Une comparaison utile ne demande pas de produire une image parfaite. Prenez le même croquis dans chaque outil, ajoutez une intervention sur un calque séparé, masquez une zone, revenez à une version précédente et exportez un fichier de contrôle. Ces gestes révèlent la place concrète d’un programme dans votre méthode. Ils évitent de déclarer un logiciel supérieur alors qu’il répond peut-être simplement à une autre étape.
L’exemple de la peinture symétrique dans GIMP éclaire aussi les conditions de développement du libre. Un contributeur a proposé de cofinancer cette fonction, en expliquant que le développement exigeait du temps et que l’intégration devait passer par l’équipe du logiciel. Framablog relate ce projet et rappelle qu’un logiciel libre peut être financé en temps ou en argent. Avant de bâtir un flux autour d’une fonction, mieux vaut donc vérifier sa présence dans la version utilisée.

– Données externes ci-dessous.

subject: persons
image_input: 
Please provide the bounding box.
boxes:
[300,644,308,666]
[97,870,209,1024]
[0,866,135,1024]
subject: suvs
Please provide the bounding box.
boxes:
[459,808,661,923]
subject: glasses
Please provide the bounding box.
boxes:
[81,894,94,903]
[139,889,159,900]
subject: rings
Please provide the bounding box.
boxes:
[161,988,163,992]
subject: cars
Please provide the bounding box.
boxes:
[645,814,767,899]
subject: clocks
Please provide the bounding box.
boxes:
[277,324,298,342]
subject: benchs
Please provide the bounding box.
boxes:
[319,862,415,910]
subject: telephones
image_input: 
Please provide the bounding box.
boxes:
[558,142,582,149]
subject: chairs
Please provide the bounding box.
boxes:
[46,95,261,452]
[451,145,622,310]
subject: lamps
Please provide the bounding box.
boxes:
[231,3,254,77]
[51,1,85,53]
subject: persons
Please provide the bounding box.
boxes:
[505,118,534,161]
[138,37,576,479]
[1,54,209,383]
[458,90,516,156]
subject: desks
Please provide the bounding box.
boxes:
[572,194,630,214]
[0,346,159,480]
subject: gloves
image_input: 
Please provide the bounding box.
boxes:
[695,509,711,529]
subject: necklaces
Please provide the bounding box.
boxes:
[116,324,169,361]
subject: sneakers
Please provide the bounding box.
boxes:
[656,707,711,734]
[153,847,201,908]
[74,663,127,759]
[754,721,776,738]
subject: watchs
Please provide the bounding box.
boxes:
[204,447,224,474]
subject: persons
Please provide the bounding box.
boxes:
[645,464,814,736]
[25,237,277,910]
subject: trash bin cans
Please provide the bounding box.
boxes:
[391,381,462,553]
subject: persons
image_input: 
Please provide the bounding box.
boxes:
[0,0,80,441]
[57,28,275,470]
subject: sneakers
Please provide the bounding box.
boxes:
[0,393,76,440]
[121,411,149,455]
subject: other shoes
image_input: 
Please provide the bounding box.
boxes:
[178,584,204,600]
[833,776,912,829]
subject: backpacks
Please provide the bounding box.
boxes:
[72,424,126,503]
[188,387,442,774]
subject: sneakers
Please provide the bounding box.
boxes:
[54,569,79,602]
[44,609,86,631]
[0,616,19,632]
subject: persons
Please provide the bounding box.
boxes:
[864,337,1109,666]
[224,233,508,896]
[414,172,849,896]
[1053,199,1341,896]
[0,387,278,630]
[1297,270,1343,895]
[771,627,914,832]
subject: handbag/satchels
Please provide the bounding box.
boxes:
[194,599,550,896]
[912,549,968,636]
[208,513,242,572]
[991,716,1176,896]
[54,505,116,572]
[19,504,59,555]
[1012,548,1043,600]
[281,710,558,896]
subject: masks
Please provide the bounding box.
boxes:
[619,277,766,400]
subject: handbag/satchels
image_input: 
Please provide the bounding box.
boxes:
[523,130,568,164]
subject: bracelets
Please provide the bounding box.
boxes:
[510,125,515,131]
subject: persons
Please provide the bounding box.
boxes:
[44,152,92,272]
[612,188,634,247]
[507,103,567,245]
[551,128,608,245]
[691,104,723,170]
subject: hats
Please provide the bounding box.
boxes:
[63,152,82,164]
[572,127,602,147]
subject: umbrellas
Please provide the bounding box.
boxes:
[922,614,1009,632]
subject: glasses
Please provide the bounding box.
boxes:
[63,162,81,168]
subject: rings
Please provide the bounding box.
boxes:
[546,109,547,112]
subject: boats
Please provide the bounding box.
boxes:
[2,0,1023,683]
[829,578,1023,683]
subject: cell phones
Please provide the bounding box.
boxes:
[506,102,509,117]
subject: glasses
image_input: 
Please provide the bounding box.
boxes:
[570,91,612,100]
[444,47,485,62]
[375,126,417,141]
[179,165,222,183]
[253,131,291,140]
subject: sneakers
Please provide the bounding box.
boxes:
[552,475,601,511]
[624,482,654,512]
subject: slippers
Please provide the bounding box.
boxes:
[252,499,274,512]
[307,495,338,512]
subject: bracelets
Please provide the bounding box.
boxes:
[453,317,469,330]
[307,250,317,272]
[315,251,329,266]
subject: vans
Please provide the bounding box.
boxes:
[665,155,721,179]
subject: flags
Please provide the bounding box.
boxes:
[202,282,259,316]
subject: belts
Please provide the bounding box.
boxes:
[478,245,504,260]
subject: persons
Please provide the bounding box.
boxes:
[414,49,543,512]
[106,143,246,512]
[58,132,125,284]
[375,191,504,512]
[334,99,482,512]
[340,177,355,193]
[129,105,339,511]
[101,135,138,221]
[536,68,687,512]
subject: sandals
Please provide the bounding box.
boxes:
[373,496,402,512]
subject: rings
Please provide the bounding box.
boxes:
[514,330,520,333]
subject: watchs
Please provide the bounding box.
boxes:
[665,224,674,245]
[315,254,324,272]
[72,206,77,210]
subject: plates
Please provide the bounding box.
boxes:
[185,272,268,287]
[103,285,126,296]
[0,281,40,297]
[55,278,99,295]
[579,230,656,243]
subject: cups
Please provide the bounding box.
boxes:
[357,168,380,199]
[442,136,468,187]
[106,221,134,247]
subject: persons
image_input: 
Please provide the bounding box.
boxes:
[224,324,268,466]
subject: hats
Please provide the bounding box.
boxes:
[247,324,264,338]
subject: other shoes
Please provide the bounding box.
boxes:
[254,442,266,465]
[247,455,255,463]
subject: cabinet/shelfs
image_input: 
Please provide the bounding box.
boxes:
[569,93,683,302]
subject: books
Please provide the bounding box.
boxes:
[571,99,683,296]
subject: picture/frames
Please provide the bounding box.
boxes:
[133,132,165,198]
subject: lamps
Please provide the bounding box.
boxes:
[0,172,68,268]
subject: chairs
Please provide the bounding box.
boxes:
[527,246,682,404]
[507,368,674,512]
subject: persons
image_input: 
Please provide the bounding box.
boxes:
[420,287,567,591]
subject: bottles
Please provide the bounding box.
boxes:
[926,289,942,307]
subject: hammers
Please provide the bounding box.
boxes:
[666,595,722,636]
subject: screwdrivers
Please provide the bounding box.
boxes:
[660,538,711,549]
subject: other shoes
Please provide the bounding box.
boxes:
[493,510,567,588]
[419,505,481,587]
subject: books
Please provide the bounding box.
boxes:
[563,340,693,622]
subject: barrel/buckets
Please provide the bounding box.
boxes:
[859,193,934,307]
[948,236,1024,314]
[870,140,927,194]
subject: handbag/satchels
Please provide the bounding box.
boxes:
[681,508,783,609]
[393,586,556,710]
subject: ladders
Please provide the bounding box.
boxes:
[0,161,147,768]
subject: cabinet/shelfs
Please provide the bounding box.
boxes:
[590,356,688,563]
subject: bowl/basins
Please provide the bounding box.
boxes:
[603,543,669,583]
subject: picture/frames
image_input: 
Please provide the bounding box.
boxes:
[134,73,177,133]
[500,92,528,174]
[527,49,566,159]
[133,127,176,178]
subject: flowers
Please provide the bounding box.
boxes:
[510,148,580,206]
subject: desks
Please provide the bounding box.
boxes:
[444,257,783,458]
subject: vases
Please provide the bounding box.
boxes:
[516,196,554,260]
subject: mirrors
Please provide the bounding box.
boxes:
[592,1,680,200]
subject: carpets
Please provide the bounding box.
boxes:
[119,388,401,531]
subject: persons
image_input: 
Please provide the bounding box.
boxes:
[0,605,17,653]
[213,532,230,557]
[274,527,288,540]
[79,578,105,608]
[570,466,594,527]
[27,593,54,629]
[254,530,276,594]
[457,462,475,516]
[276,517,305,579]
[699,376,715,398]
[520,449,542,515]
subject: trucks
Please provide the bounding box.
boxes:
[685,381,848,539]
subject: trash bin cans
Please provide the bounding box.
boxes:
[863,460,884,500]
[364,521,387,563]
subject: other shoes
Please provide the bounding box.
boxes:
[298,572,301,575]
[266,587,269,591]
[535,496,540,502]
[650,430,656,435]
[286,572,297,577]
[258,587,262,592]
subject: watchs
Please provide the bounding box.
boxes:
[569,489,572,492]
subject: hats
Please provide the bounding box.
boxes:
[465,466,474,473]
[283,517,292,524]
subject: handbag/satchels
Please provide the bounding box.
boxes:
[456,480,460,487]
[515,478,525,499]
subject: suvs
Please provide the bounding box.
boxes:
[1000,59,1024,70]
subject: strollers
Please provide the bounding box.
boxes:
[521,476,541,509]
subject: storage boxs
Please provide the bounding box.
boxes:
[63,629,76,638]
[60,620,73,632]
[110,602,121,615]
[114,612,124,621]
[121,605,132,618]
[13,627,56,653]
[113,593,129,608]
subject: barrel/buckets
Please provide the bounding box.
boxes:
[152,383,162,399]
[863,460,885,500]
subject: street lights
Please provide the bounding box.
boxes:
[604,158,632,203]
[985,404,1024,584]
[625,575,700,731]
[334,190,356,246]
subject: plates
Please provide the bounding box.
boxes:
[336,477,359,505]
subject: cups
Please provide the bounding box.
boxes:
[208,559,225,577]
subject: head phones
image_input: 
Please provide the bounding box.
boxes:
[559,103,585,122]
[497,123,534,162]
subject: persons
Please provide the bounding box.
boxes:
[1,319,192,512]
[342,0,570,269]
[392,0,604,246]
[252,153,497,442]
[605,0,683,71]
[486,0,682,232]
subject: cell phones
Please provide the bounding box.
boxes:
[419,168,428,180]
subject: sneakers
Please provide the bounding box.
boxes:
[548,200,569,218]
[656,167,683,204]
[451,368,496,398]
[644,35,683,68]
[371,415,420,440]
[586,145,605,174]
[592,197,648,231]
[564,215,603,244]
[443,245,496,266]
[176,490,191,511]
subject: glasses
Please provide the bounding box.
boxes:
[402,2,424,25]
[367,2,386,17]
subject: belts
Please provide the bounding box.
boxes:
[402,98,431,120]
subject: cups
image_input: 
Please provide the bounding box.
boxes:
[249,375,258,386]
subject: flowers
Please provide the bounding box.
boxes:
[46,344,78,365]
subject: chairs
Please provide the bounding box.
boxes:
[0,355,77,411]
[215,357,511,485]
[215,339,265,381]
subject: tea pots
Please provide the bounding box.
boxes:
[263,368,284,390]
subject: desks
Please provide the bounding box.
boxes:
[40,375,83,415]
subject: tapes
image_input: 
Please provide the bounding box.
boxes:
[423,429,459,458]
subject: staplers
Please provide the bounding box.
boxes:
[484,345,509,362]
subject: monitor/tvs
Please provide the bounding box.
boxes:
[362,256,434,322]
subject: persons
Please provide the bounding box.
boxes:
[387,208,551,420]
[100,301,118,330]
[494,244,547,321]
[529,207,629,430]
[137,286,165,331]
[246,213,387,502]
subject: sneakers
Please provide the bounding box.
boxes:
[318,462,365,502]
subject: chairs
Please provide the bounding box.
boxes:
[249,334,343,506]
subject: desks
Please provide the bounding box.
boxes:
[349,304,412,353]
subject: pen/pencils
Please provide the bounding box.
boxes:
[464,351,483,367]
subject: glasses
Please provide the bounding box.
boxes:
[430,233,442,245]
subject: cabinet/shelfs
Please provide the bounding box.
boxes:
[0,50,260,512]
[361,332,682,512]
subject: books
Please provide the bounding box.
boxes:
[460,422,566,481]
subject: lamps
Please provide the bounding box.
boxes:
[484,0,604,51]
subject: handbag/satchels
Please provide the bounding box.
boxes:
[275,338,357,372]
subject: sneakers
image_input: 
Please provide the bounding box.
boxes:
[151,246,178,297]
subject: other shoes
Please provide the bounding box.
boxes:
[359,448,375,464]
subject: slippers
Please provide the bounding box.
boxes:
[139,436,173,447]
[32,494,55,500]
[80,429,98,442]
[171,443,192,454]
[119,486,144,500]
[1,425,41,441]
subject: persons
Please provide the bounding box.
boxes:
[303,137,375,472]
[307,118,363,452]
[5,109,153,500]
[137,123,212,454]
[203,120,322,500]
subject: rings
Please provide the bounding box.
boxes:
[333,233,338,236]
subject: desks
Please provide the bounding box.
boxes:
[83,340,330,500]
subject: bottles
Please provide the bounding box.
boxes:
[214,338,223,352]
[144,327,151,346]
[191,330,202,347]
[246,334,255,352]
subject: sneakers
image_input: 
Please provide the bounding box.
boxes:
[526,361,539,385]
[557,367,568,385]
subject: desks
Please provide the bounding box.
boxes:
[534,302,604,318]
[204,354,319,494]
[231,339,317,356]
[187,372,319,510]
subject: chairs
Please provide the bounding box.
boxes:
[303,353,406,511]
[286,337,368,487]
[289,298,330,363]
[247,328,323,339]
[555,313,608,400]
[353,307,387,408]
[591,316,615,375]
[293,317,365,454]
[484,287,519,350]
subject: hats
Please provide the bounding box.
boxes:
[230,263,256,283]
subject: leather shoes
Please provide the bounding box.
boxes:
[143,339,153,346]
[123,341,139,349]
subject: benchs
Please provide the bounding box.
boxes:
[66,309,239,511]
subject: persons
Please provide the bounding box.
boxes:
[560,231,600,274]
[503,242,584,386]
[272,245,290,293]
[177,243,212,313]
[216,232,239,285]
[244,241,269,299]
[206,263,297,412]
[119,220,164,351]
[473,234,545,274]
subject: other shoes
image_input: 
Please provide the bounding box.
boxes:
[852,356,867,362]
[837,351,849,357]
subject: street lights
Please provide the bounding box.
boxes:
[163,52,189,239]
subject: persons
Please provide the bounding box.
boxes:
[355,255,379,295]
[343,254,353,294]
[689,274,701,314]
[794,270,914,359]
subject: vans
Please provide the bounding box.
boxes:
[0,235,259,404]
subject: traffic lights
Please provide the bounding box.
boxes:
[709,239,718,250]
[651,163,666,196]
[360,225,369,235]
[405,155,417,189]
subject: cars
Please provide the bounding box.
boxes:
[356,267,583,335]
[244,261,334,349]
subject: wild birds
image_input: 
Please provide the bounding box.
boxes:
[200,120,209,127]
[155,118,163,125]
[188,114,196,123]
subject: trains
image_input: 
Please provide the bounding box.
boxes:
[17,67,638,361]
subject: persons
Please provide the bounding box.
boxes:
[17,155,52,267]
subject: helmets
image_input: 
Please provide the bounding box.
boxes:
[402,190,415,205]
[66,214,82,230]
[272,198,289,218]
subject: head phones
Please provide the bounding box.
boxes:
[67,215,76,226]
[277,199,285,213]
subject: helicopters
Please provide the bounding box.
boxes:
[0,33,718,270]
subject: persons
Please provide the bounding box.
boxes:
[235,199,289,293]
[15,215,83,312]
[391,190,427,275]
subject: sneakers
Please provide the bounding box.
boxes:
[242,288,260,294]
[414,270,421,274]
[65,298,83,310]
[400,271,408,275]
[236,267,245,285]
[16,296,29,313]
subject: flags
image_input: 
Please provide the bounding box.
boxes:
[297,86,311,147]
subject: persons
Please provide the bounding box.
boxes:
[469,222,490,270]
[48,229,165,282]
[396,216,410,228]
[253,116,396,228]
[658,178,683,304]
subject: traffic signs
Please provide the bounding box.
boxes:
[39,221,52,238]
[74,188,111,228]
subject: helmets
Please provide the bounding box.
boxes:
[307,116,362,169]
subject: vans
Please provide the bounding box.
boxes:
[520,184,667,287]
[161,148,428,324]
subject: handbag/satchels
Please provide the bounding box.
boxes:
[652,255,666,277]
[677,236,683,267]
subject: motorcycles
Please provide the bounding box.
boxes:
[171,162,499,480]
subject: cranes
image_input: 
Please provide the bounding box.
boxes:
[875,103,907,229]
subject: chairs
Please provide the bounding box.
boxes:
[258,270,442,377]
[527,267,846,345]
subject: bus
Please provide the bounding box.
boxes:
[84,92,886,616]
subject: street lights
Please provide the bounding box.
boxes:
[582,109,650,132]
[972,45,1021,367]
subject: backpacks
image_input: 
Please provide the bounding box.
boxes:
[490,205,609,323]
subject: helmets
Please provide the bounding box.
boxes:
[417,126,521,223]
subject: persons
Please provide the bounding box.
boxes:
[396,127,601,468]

Quand l’image change de nature
Inkscape répond à un besoin distinct : le dessin vectoriel. Il est présenté comme un outil libre conforme aux standards XML, SVG et CSS du W3C, avec des outils de texte et des courbes de Bézier. Une affiche, un signe ou une composition de formes peut demander cette logique de tracés plutôt qu’un travail de pixels. Recréer un motif simple et l’ouvrir dans le format prévu reste le meilleur moyen de vérifier si ce choix convient à la diffusion envisagée.

Blender relève encore d’un autre flux. La source le classe parmi les logiciels de modélisation, d’animation et de rendu en 3D, et mentionne les courts métrages de la Fondation Blender. Il ne répond donc pas à la même question qu’un outil de croquis ou de retouche. Son intérêt apparaît lorsque l’image nécessite volume, animation ou rendu tridimensionnel. Le point de départ peut rester un dessin 2D, mais la suite du travail change d’échelle et de vocabulaire.
Préparer les couleurs jusqu’au support final
Le choix d’un logiciel ne suffit pas à garantir la couleur. LinuxFr insiste sur la nécessité de paramétrer l’ensemble de la chaîne, de l’écran au scanner, à l’appareil photo et à l’imprimante. Un colorimètre posé sur l’écran mesure la lumière émise pendant l’affichage de couleurs de référence. Le processus produit un profil ICC, ensuite utilisé par le système et les logiciels graphiques pour compenser certaines imperfections du matériel. La lumière ambiante et le médium final influencent eux aussi la perception.
Cette étape mérite d’être pensée dès le départ si l’image doit quitter l’écran. Comparez les fichiers dans les mêmes conditions, notez le support visé et conservez les originaux. Un outil peut être remarquable pour l’esquisse, un autre pour la composition, un troisième pour les formes redimensionnables. La cohérence ne vient pas d’un logiciel unique, mais de passages assumés entre eux. Pour prolonger cette réflexion, retrouvez nos dossiers illustration et pratiques créatives.
Un flux de travail libre reste d’abord un ensemble de choix vérifiables : le geste que l’on veut préserver, les corrections que l’on doit pouvoir reprendre, les formats que l’on doit livrer et les couleurs que l’on veut contrôler. Commencer par une petite image, documenter les réglages et garder les fichiers de travail donne une base plus solide qu’une collection d’applications installées sans usage précis.